Flare has not disclosed the specifics of its lead development candidate, FX-909, for bladder cancer yet. The company aims to file an investigational new drug application with the US Food and Drug Administration in the first half of 2023.
To recruit the patient population most likely to benefit for the Phase Ib expansion cohort, patients will be screened using genomic profiling to identify those whose cancers harbor alterations in PPAR gamma, RXRZ, or FGFR3. "All genetically altered patients also express high levels of the PPAR gamma gene, which reflects a larger cross section of the advanced urothelial cancer population with potential to respond to FX-909," said Michaela Bowden, Flare senior VP of biology and translation. In parallel, Flare is developing biomarkers that select for PPAR gamma-positive patients via an immunohistochemistry assay and intends to conduct an exploratory, retrospective analysis of its Phase I data to examine whether these biomarkers could be adopted in Phase II to prospectively enrich for FX-909 responders.
Flare estimates that about 20,000 patients in the US with advanced urothelial cancer might be eligible for treatment with FX-909 on an annual basis. "Bladder cancer for many decades has been primarily treated with chemotherapy regimens. In the last 10 to 12 years there's been an advent of new drugs coming to market," Bowden said. "Immuno-oncology combination agents are moving up to first-line and chemotherapy is moving back as a last resort. In the middle is a place where our drug would be positioned. Understanding that space is very important."

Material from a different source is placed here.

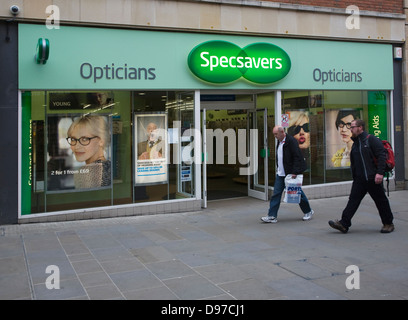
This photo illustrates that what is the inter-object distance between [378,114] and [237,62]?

In a molecular real-world profiling study that Flare carried out in partnership with Tempus, they found that in urothelial cancer patients, PPAR gamma is conserved as the disease progresses. The study also showed that patients with metastatic disease harbor high PPAR gamma expression with genetic changes in PPAR gamma, RXR alpha, and FGFR3 that have been linked to urothelial cancer in the Cancer Genome Atlas (TCGA) and other published datasets. Flare initiated the study in an effort to build a cohort similar to the one that will be enrolled in its Phase I trial. They assembled a cohort of 3,000 patients for the study. "To put that in perspective," said Bowden, "the TCGA datasets are 400-plus locally advanced metastatic patients."